The government has extended the right previously reserved for carers and those looking after children, meaning 20 million people could now be eligible. 

As a specialist technology recruitment consultancy, IntaPeople welcomes this change.

We work in a number of sectors where IT staff might work from home for a certain number of days per week. Thanks to advances in technology and connectivity this is now easier for employers to implement and monitor and it can boost productivity. 

It can also remove the need for unnecessary long commutes and allow staff to work around the clock at times which suit them, rather than within core working hours.

Many technology businesses with whom IntaPeople works will appreciate the benefits of flexible working: how it can help morale and productivity.  It could also be vital to retaining and attracting talent, for example those who may want the freedom to work long into the night.

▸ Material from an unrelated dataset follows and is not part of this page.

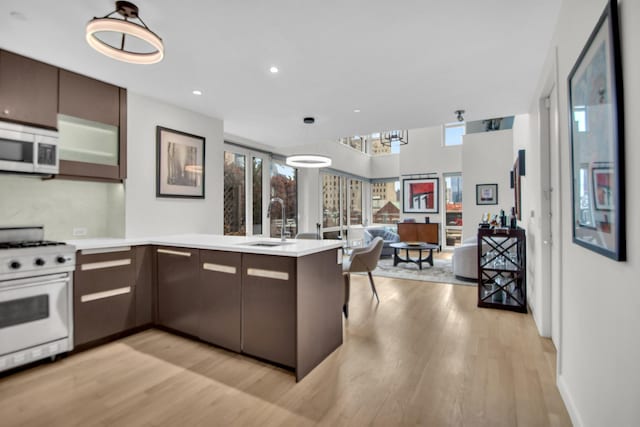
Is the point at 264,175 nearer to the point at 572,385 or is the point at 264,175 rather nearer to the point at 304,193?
the point at 304,193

However, there might be a degree of doubt as to how requests are considered.  What exactly constitutes “consideration in a reasonable manner" by employers?  Addressing such uncertainties or inconsistencies might add to concerns about the extra administrative burden placed on small businesses.

Some businesses will be more challenged in offering flexible working because of business hours, associated costs and effectively balancing human resources.  Furthermore, while morale could be improved in some cases, there will be dangers of a negative impact in less mutually acceptable cases where requests are declined.